Fresenius pulled out of the merger agreement in April, after Akorn reported steep losses in revenue and other financial metrics. The company also cited serious doubts about the validity of Akorn's data and misleading statements to federal regulators as reasons for abandoning the deal.
Last year, Fresenius received letters from anonymous whistleblowers, raising major concerns about Akorn's quality compliance programs and its failure to meet regulatory requirements. Fresenius conducted its own investigation of the whistleblower allegations, which revealed that Akorn executives, including its head of quality control, had either altered data or provided false test data to the U.S. Food and Drug Administration in applications for new generic drugs.
A later probe by the FDA resulted in Akorn recalling its sterile eye drop after they failed quality testing.
“I respectfully submit it would be an awful message to send to say that this kind of conduct is permissible under ordinary course in Delaware or in any other state,” Clayton said.
Daniel Slifkin, a partner with Cravath, meanwhile refuted Clayton's assertion that Akorn had fallen apart in the year since agreeing to the merger.
“We're now seven months after the termination notice was delivered to my client. The FDA hasn't shut anything down. Fresenius, we submit, believed it was buying a generics company, with some regulatory issues, facing increased competition, and that is precisely what they get if this court requires them to close,” he told the justices.

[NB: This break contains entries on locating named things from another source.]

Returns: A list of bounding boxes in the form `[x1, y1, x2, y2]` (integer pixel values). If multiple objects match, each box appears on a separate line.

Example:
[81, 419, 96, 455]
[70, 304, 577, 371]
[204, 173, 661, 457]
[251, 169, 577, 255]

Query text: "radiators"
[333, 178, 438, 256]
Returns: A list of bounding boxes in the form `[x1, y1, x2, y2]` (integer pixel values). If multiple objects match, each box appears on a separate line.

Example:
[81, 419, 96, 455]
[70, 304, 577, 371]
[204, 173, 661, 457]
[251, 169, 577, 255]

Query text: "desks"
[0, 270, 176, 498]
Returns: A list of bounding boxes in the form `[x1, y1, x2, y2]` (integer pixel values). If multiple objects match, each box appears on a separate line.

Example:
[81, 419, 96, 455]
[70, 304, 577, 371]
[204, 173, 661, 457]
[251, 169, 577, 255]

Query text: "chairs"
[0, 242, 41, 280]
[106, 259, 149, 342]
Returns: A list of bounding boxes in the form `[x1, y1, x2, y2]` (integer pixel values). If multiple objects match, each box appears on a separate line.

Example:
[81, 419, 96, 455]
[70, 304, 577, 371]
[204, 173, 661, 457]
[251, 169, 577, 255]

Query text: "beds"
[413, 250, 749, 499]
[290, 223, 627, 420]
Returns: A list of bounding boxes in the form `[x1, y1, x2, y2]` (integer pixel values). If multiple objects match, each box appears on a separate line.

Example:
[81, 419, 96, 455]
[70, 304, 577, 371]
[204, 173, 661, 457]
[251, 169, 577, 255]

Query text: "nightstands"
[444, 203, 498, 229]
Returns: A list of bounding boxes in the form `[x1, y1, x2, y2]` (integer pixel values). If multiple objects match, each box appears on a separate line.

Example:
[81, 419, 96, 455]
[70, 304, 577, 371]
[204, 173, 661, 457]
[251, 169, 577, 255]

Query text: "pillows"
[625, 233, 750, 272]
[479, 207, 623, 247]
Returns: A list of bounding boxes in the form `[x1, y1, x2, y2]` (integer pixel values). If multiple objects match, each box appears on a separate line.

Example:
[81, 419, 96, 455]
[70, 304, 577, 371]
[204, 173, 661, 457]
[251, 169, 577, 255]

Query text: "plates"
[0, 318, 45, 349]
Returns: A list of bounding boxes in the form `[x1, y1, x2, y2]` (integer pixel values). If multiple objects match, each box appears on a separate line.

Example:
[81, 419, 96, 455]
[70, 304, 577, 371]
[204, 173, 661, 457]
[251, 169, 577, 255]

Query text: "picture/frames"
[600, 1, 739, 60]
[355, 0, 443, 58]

Akorn was also represented by Robert H. Baron, Michael A. Paskin and Justin C. Clarke of Cravath and William M. Lafferty, Thomas W. Briggs Jr. and John P. DiTomo of Morris, Nichols, Arsht & Tunnell in Wilmington.
Fresenius' team also included Andrew G. Gordon, Susanna M. Buergel, Jonathan Hurwitz, Daniel H. Levi and Paul A. Paterson of Paul Weiss and Stephen P. Lamb, Daniel Mason and Brendan Sullivan in the firm's Wilmington office.
The case is captioned Akorn v. Fresenius.